Wo bleibt die radikale Bildungsreform?
Christian Böhmer
01.09.24, 18:00Heute, Montag, beginnt für Österreichs Kinder die Schule, richtig? Nicht ganz.
Abgesehen davon, dass dies nur auf Pflichtschüler in Wien, Niederösterreich und dem Burgenland zutrifft (über den Sinn dieser föderalen Skurrilität müsste man sich einmal gesondert unterhalten), unterschlägt die Aussage einen Umstand:
Nicht nur für die Schüler, für alle startet damit der Schulalltag – und das ist in manchen Familien – auch – ein Angst-Thema.
Zyniker beschreiben Österreichs Schulen ja seit Jahren als Fernlehr-Institute, die am Vormittag eine Anwesenheitspflicht für Kinder vorsehen, und wo am Nachmittag diverse „Hilfspädagogen“ – Eltern, Geschwistern, Großeltern, Nachhilfelehrer, etc. – munter weiter unterrichten.

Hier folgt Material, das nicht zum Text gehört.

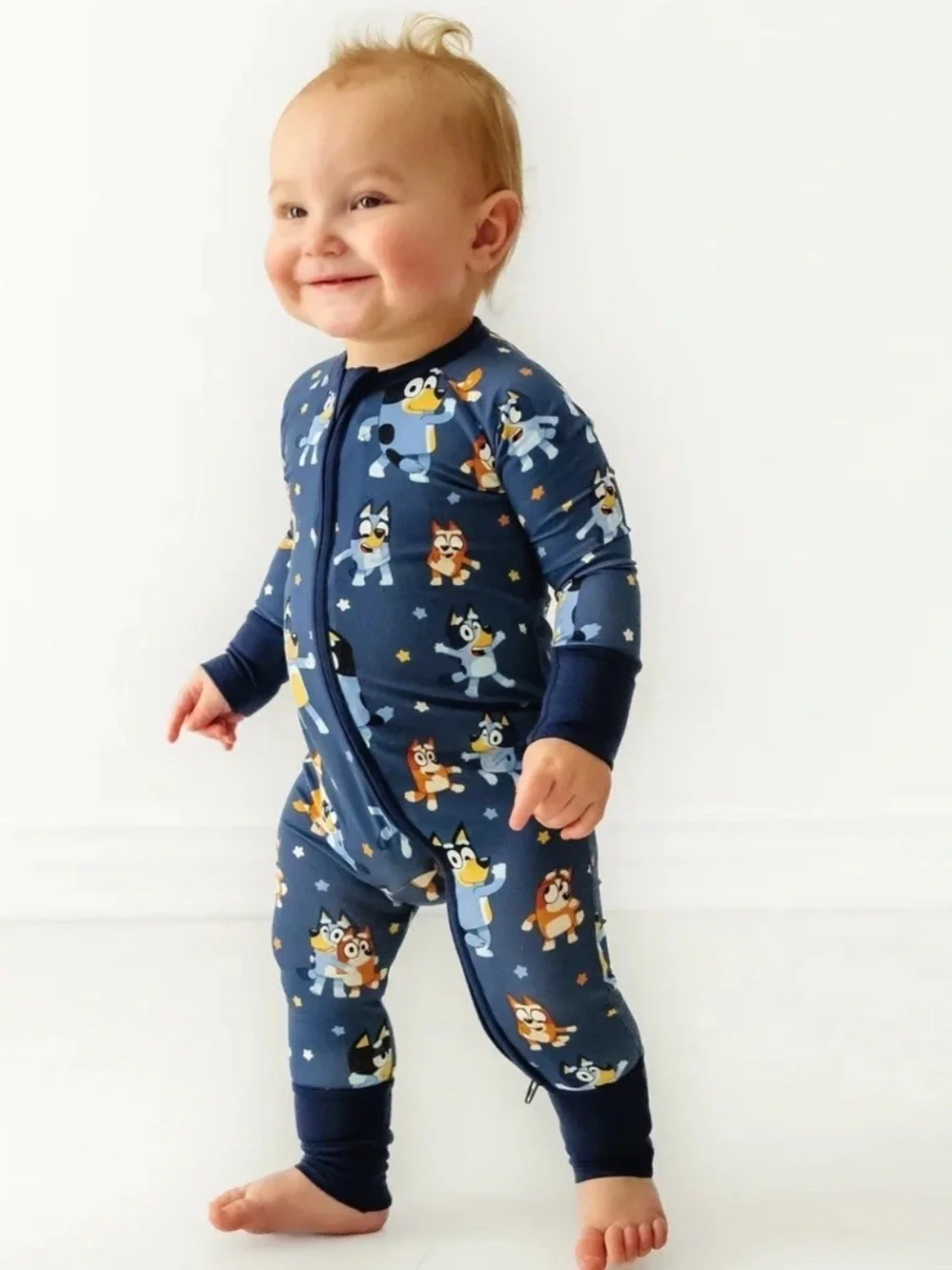 Little Sleepies Bluey Bamboo Zippy Pajamas One Piece Blue Size 6-12 months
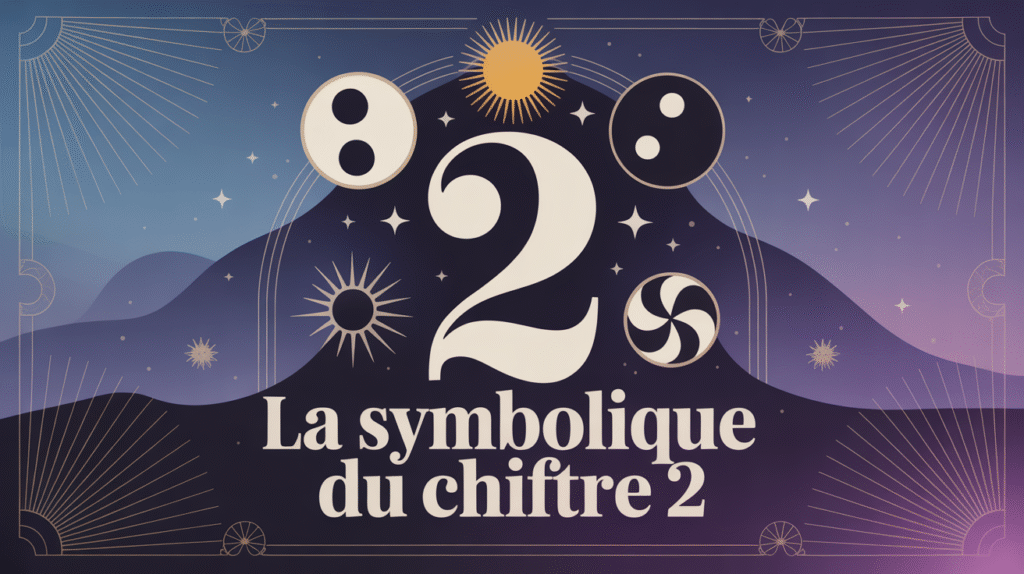 Chiffre 2 lumineux avec symboles de dualité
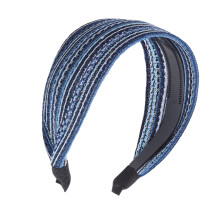 Diademas anchas para mujer, diadema bohemia extra ancha, cintas para la cabeza grandes, color azul.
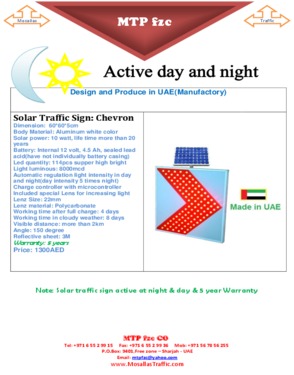 Solar traffic sign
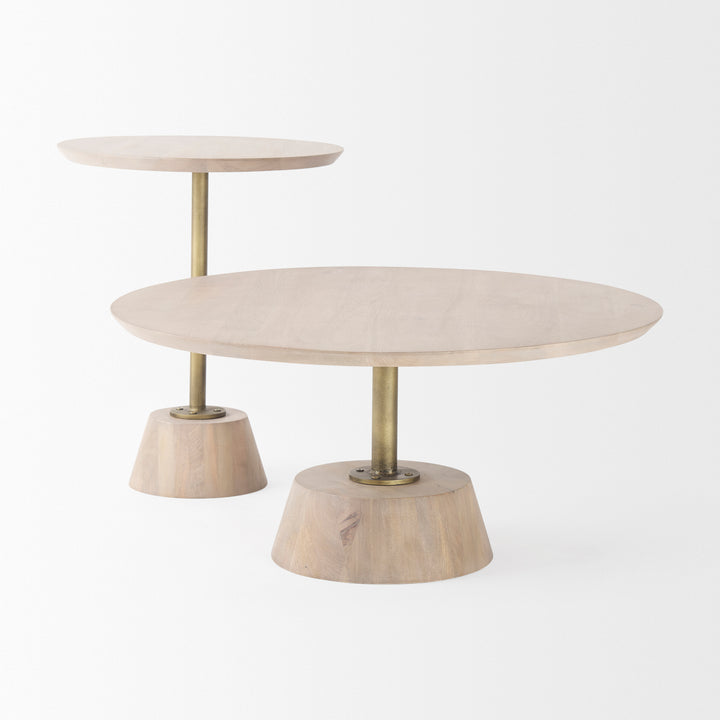 Maxwell 20" Round Light Brown Wood w/ Gold Metal Pedestal Side Table Living Room Mercana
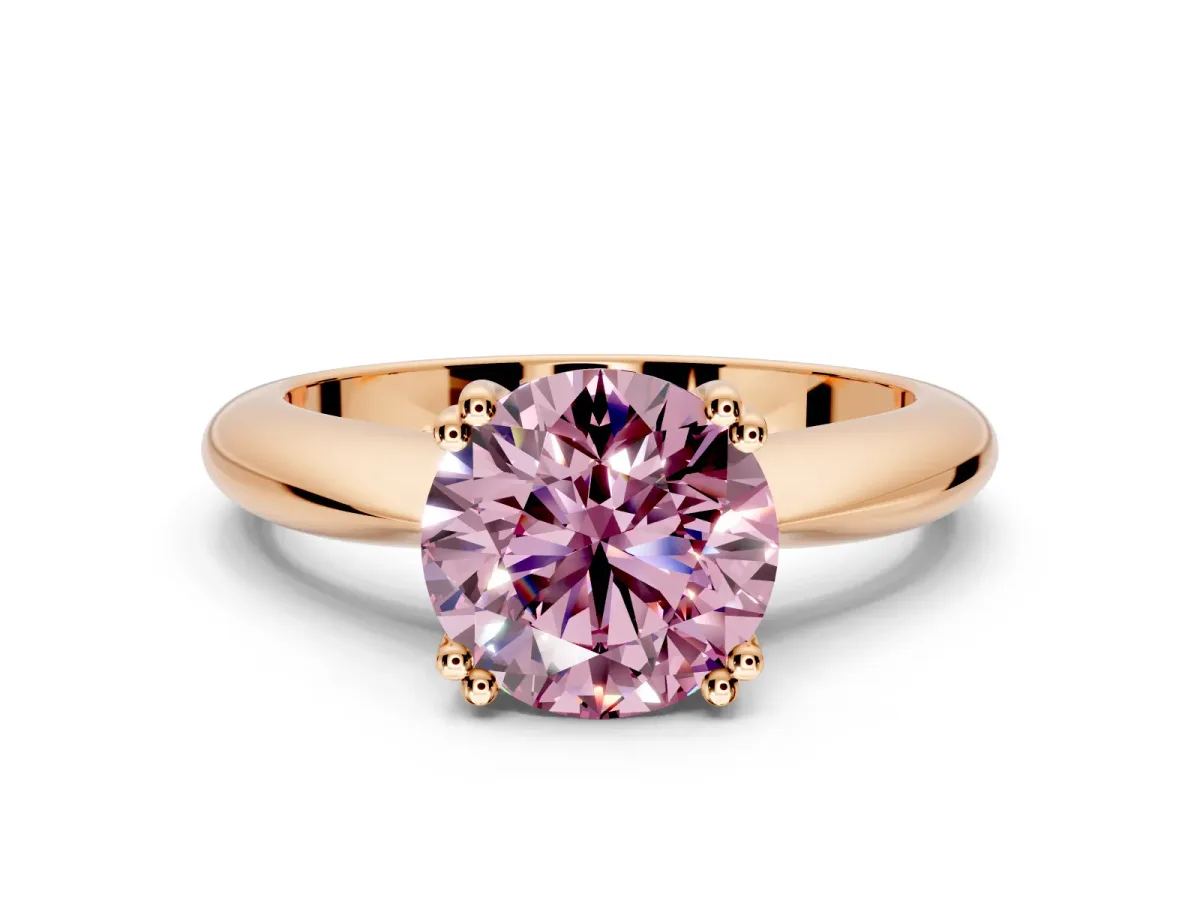 Solitaire Engagement Ring Setting for Fancy Pink Round Cut Center with Reverse Tapered Band and Prong Head in Rose Gold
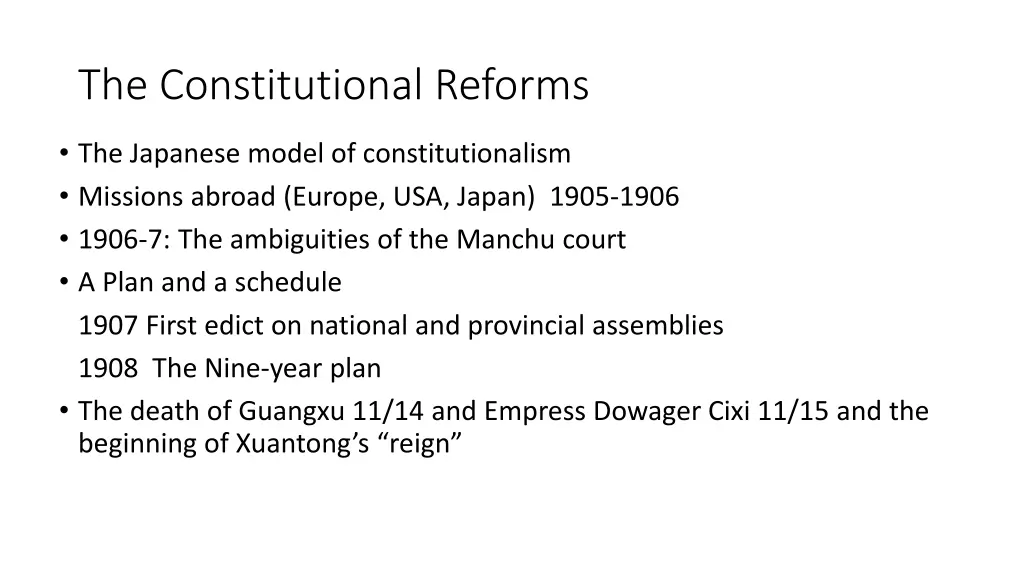 the constitutional reforms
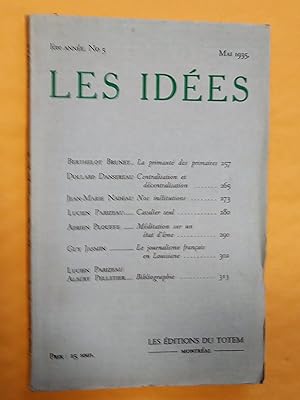Image du vendeur pour Les Ides, revue mensuelle rdige en collaboration, 1re anne, vol. I, no 5, mai 1935 mis en vente par Claudine Bouvier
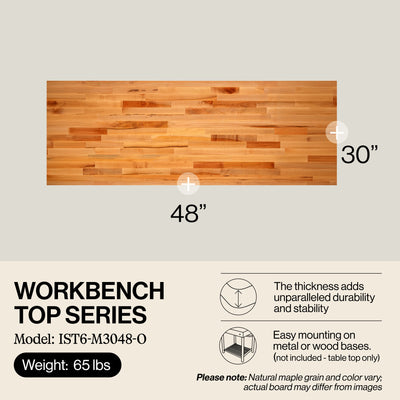 John Boos 48-Inch Workbench Top, Sturdy and Durable for Shop Work, Maple Wood - VMInnovations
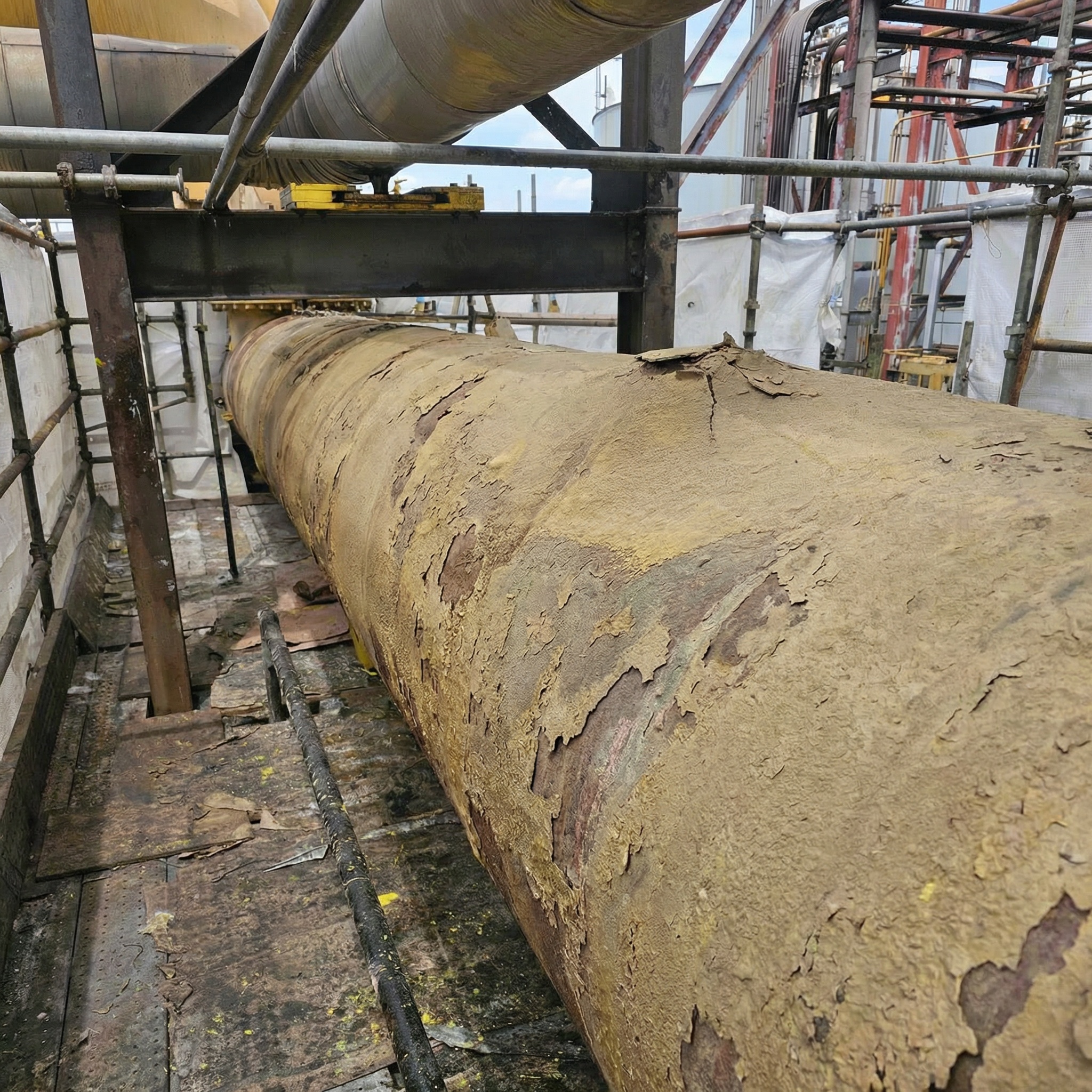 Before industrial repair showing deteriorated equipment prior to composite rehabilitation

Natürlich ist das eine zugespitzte Sicht der Dinge, und natürlich gibt es viele Schulen, die Klasse haben, wo sehr vieles sehr gut läuft. Doch die desperate Situation der Bildungseinrichtungen darf nicht schöngeredet werden, nicht an diesem Tag.
Die Probleme sind hinlänglich bekannt. Die größte Herausforderung ist, so war es am Sonntag im KURIER nachzulesen, die Integration. Hier geht es längst nicht allein um den Erwerb der gemeinsamen, gesellschaftliche Teilhabe erst ermöglichenden Sprache (laut Statistik Austria kann eines von drei Volksschulkindern Deutsch nicht als Umgangssprache verwenden, Anm.). Mindestens ebenso wichtig ist die niederschwellige Vermittlung jener „Basics“, die im Idealfall Eltern vorleben. Von der Gewaltfreiheit im Alltag bis hin zur Trennung von Staat und Religion, wir reden von grundlegenden zivilisatorischen Leistungen, die demokratische Gesellschaften ausmachen.
Wird die Erziehung der Kinder auf die Schulen abgewälzt? Natürlich wird sie das.
In einer Gesellschaft, die gleichberechtigtes Arbeiten mit Recht fordert und fördert, ist das nur logisch und so lange kein Problem, so lange die Schulen alle Mittel bekommen, um die an sie gestellten Aufgaben zu lösen. Doch das ist nicht der Fall.
Bis heute dürfen Schulen keine Autonomie leben, die den Namen verdient; bis heute leistet sich Österreich eine Bildungsverwaltung, von der die Pädagogen selbst behaupten, dass sie ihr das Arbeiten nicht erleichtert, sondern oft erschwert; und bis heute fehlt die Durchlässigkeit zur Privatwirtschaft, damit mehr begeisterte Lehrende für den Job gewonnen und überforderte Lehrer in andere Karrieren ausweichen können.
In der politischen Rhetorik ist das Wort „radikal“ bisweilen verpönt. Geht es darum, Österreichs Bildungslandschaft „von Grund auf“, „vollständig“ und „rigoros“ zu verbessern, scheint der Begriff freilich mehr als angebracht.
Noch ist die „radikale Bildungsreform“ im Wahlkampf kein Thema. Aber vielleicht kommt ja noch etwas. Vier Wochen bleiben bis zum Wahlsonntag.